If you are prescribed steroid tablets it may be necessary to carry a Steroid Card, to inform others in an emergency that you are taking steroids. Your pharmacist will provide you with one of these, if appropriate for you, when you collect your prescription.
Steroid tablets may be prescribed as a short course to help quickly gain control if you are in a flare. For some they may be prescribed for a longer period of time depending on your circumstances and how you have responded to your other medication – either way it is very important that you always seek medical advice about how and when to stop taking them. The majority of people will be recommended a gradually reducing dose to allow your body to readjust. Never dabble and always get advice from your doctor before doing anything.
The need for surgery for arthritis is quite unlikely these days, particularly if you have been treated quickly.
Dr Moorthy Arumugam, consultant rheumatologist at the University Hospitals of Leicester NHS Trust, says: “Nowadays with modern targeted treatment, surgery is less often required.”
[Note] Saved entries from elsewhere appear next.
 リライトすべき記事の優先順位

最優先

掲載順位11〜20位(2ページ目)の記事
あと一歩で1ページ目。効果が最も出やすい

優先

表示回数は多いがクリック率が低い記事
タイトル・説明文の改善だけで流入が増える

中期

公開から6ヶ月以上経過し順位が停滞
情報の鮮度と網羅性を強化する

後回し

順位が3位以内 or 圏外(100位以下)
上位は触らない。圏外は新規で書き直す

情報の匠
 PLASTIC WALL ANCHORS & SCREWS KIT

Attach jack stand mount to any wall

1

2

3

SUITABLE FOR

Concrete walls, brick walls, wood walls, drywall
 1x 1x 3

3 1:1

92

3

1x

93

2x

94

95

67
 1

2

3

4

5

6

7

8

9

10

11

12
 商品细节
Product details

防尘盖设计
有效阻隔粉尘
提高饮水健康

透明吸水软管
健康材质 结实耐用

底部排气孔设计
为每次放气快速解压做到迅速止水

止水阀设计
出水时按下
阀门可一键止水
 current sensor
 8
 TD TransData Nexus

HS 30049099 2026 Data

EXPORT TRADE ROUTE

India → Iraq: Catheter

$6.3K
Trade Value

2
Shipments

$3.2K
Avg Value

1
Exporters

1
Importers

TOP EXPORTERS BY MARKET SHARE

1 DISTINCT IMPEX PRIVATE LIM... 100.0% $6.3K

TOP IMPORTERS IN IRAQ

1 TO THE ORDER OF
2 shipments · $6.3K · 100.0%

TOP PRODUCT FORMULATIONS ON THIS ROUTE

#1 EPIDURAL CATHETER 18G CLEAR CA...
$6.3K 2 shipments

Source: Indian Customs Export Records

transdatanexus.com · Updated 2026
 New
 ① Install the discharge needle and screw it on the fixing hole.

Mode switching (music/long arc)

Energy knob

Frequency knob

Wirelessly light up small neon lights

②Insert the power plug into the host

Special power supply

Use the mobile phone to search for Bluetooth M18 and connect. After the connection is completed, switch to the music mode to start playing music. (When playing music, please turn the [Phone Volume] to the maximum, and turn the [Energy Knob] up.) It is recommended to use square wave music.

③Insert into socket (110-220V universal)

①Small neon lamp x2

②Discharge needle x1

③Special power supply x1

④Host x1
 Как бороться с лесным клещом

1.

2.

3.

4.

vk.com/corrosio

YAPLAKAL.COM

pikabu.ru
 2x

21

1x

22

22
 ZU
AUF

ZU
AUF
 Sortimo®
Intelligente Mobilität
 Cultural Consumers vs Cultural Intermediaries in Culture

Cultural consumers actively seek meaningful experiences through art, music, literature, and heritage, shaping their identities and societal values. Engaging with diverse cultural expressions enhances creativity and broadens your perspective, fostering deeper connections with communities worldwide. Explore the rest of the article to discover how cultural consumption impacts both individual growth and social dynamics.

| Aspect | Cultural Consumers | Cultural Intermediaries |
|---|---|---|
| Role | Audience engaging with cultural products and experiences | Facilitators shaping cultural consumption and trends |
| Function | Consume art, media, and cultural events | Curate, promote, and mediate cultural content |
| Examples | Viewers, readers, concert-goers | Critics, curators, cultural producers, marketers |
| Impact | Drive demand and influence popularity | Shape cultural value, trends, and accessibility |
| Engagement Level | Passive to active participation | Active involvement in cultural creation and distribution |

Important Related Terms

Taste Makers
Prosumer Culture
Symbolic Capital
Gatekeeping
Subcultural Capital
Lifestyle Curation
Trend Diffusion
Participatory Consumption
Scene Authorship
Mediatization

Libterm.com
However, some people with arthritis may benefit from surgery. It is important to note that surgery is never rushed into, and is often only necessary as an absolute last resort for the few patients who don’t respond to other treatments, or experience complications.
Types of surgery that may be recommended are:
- Synovectomy – This is done to remove inflamed joint tissue (synovium) that is causing unacceptable pain or is limiting your ability to function. The procedure may be done using arthroscopy (keyhole surgery).
- Hip, knee, shoulder or elbow joint replacement – Damaged joint surfaces are replaced with artificial parts. For some this type of surgery may significantly relieve pain, increase mobility and improve function.
- Foot, ankle, hand or wrist surgery – Occasionally patients may need this type of surgery, although it is possibly less common than surgery to the bigger joints.
Your Rheumatologist or GP can refer you to an Orthopaedic Consultant for opinion and advice.